Woodcourt comes to tell the gang that Mr. George has been arrested for the murder of Tulkinghorn.
Esther is instantly worried that her mom did it. She's got plenty of motive, after all.
In any case, they all agree that Mr. George couldn't have done it, whatever the circumstantial evidence. They decide to go visit him in jail.
Mr. George is surprisingly relaxed in his cell and is really happy to see that Jarndyce and Esther believe that he's innocent.
They ask about his case, and he tells them that Bucket keeps postponing the trial for some reason.
Also, he doesn't have a lawyer.
When Jarndyce offers to pay for one, Mr. George refuses and launches into a rant about how crappy lawyers are. He wants to get off based on the truth, not based on how a lawyer would spin the facts. If he can't get off with just the truth, he might as well be hanged.
That seems a little crazy, no? But he's a man of extreme honor. Or something.
Mr. and Mrs. Bagnet come to the jail and overhear this speech.
Mrs.
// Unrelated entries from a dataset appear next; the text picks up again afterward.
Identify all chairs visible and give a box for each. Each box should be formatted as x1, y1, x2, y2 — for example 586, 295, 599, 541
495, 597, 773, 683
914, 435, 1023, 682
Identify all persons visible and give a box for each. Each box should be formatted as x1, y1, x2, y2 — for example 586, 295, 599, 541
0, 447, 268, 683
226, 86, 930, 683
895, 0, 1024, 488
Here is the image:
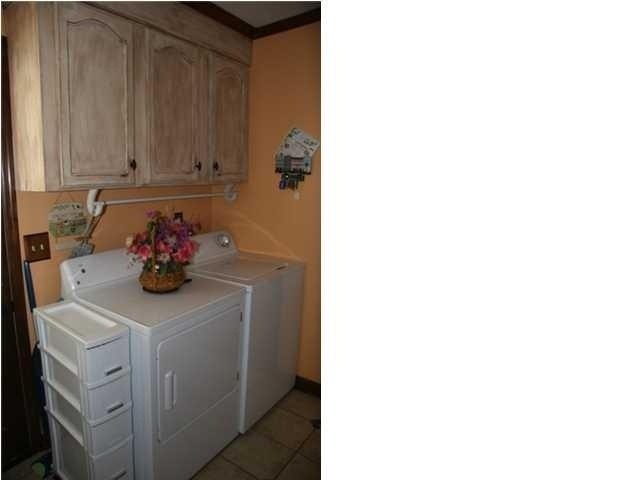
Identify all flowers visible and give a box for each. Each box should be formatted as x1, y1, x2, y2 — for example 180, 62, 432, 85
125, 212, 201, 272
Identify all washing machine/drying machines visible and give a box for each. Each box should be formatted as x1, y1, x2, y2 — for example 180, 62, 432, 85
60, 246, 248, 480
185, 231, 305, 435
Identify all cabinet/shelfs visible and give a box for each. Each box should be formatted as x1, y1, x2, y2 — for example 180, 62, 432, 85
34, 300, 133, 480
138, 1, 252, 187
4, 2, 138, 193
Bagnet is all, "wow, that's completely ridiculous, and selfish too." But she also explains that it's impossible to change Mr. George's mind once it's made up.
Suddenly Mr. George looks at Esther and is struck by the memory of seeing someone who looked like her go past him on Tulkinghorn's stairs the night of the murder.
Esther's heart skips a beat.
They leave, and Mrs. Bagnet has a brilliant idea for how to get Mr. George to change his mind about the lawyer. She's convinced from some hints he's dropped here and there that his mother lives up in the country somewhere, and she immediately sets off to find her. Literally, she just turns and walks off to Lincolnshire.
Jarndyce is amazed and asks Mr. Bagnet if he's just going to let her go like that. (Jeez, she's a grownup, Jarndyce.) Bagnet is all, well, why on earth not? She's an amazing woman, after all.